Viscoelastic materials have a characteristic relaxation time, τ, which can be used to describe their mechanical behaviour during single-load or single-strain experiments. Examples of these are creep and stress relaxation:⁴³ during creep testing, the extension measured for cartilage would increase over time and reach a plateau, whereas during stress relaxation, the stress would asymptote through exponential decay. τ is proportional to the ratio of loss to storage stiffness.³⁴ Our results show that this ratio can change by an order of magnitude, which would result in large differences in predictions of creep and stress relaxation. For example, a low value of τ would lead to a rapid transition towards an asymptotic stress or strain, whereas a high value of τ would heavily dampen the transition to asymptotic stress or strain. Therefore, the longer relaxation time, which would be derived from low frequencies of loading, is only likely to approximate the viscoelastic behaviour of cartilage loaded over a long time period.
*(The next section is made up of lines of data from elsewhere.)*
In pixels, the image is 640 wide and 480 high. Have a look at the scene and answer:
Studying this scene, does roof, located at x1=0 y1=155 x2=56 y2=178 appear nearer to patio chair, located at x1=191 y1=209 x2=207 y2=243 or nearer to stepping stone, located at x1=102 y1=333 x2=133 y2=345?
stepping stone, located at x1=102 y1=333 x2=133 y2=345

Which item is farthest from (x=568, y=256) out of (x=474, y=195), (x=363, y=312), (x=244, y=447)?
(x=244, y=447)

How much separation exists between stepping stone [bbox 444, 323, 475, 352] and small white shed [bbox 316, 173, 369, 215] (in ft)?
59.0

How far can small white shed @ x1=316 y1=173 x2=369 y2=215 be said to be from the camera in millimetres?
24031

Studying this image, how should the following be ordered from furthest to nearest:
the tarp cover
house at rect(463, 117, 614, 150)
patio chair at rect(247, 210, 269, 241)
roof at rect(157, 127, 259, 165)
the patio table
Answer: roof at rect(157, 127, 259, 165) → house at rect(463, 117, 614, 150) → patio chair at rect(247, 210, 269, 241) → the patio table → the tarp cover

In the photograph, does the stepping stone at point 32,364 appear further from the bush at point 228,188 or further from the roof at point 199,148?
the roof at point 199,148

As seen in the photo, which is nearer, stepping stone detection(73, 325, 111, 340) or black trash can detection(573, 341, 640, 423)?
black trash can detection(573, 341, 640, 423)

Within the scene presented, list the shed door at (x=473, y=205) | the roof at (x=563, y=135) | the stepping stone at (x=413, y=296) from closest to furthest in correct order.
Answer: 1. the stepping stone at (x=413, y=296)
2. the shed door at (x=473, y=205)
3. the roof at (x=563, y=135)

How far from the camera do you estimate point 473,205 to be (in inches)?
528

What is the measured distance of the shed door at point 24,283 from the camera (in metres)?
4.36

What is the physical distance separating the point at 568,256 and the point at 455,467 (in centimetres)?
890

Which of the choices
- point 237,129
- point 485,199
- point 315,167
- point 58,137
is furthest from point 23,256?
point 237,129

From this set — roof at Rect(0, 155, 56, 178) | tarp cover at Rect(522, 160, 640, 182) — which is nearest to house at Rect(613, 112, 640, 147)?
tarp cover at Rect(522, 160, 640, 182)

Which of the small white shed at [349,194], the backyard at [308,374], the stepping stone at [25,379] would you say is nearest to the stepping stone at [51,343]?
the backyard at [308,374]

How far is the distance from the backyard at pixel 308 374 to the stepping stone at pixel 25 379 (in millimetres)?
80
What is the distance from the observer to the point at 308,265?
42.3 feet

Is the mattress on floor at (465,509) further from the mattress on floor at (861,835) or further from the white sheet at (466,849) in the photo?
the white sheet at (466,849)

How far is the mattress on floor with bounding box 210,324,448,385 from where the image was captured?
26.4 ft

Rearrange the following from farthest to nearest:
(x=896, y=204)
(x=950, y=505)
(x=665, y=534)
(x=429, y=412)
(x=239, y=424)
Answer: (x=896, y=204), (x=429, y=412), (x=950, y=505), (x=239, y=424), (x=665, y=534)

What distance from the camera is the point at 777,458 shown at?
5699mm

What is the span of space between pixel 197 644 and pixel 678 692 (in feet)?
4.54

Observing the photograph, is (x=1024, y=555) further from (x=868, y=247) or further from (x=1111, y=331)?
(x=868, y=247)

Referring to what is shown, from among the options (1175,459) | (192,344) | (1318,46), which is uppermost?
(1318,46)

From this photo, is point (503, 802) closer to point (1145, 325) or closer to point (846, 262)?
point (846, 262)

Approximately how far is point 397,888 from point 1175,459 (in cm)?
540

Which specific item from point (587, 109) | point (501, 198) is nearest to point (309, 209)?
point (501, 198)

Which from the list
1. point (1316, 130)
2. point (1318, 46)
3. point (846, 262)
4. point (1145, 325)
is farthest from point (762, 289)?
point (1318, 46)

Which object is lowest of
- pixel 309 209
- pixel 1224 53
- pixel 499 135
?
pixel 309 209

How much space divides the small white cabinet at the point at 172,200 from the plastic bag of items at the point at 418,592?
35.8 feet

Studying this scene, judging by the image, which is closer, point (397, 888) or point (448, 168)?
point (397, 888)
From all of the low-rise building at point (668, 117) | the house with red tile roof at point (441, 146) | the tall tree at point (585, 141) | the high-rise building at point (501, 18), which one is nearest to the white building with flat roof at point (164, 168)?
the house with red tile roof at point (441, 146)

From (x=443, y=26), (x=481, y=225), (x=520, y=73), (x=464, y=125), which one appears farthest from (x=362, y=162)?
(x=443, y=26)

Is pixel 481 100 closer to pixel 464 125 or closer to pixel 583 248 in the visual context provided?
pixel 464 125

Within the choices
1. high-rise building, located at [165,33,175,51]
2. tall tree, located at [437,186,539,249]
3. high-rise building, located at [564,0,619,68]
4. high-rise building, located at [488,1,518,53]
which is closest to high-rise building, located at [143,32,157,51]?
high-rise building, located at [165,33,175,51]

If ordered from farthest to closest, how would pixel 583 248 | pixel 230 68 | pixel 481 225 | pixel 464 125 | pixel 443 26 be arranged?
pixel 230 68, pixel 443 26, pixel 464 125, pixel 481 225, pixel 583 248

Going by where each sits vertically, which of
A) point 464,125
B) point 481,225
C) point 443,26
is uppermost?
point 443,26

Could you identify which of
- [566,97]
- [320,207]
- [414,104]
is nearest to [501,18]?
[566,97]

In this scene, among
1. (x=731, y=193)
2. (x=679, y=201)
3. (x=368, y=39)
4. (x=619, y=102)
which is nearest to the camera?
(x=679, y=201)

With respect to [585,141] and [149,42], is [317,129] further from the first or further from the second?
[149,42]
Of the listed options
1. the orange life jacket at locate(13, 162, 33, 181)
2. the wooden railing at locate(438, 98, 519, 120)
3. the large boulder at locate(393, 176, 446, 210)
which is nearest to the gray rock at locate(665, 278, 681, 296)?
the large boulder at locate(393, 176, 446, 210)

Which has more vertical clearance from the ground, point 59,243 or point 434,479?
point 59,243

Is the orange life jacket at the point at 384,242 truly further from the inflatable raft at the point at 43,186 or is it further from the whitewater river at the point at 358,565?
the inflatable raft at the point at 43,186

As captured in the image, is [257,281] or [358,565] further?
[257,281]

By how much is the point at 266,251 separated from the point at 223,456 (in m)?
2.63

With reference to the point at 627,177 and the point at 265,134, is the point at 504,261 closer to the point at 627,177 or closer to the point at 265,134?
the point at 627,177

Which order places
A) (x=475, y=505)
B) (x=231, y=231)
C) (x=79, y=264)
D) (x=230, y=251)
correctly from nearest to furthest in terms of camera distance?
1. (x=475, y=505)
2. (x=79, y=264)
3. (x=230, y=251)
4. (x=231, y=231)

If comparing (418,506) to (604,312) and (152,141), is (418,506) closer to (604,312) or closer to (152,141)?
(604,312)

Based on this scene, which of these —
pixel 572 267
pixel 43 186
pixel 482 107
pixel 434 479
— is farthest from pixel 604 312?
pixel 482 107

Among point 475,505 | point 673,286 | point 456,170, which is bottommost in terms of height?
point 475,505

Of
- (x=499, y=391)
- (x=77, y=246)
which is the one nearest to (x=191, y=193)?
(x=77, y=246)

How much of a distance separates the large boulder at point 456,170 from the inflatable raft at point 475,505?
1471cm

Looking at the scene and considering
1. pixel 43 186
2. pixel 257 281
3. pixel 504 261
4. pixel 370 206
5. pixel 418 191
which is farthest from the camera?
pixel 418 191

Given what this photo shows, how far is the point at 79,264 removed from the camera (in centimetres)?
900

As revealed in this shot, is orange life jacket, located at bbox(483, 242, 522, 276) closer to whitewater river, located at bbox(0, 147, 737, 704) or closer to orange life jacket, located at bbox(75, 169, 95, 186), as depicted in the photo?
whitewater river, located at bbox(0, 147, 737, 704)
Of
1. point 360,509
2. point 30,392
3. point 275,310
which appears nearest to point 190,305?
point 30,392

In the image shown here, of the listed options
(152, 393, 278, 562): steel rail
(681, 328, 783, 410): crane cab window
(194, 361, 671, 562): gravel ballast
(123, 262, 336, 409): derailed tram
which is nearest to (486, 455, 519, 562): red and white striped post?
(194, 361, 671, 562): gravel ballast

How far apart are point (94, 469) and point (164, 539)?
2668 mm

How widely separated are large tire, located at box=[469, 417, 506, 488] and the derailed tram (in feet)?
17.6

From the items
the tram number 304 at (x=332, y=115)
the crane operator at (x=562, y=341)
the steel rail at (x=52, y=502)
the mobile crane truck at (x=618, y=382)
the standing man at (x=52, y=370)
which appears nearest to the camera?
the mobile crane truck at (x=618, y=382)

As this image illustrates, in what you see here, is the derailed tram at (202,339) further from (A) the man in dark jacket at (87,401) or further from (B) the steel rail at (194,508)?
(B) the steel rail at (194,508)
These predictions would be relevant to studies which last for long enough to enable the development of peak pore pressure (i.e. ≥15 min of loading)⁴⁴ but would not be relevant to the mechanical behaviour of articular cartilage during gait-relevant loading.⁸ Thus, when inferring the mechanical behaviour of cartilage, appropriate loading protocols must be used, in particular if aiming to make predictions relevant to gait activities.

A possible limitation of this study is the use of a linearly viscoelastic definition for articular cartilage. However, if the storage and loss moduli (or stiffness) of a material are constant, or vary only with time, then the material is linearly viscoelastic.³⁴ This is consistent with the storage stiffness of cartilage being frequency dependent (equation (1)).^8,12,13 Furthermore, for a sufficiently small displacement, any viscoelastic material will be effectively linearly viscoelastic. In this study, the dynamic strain was of the order of 1%, while inducing a physiologically relevant stress. Therefore, under the experimental conditions used for this study, viscoelastic characterisation of cartilage is suitable and consistent with previous studies.^8,9,12–14

Conclusion

Viscoelastic properties of articular cartilage measured at frequencies below those of gait activities are poor predictors of its relevant dynamic mechanical behaviour.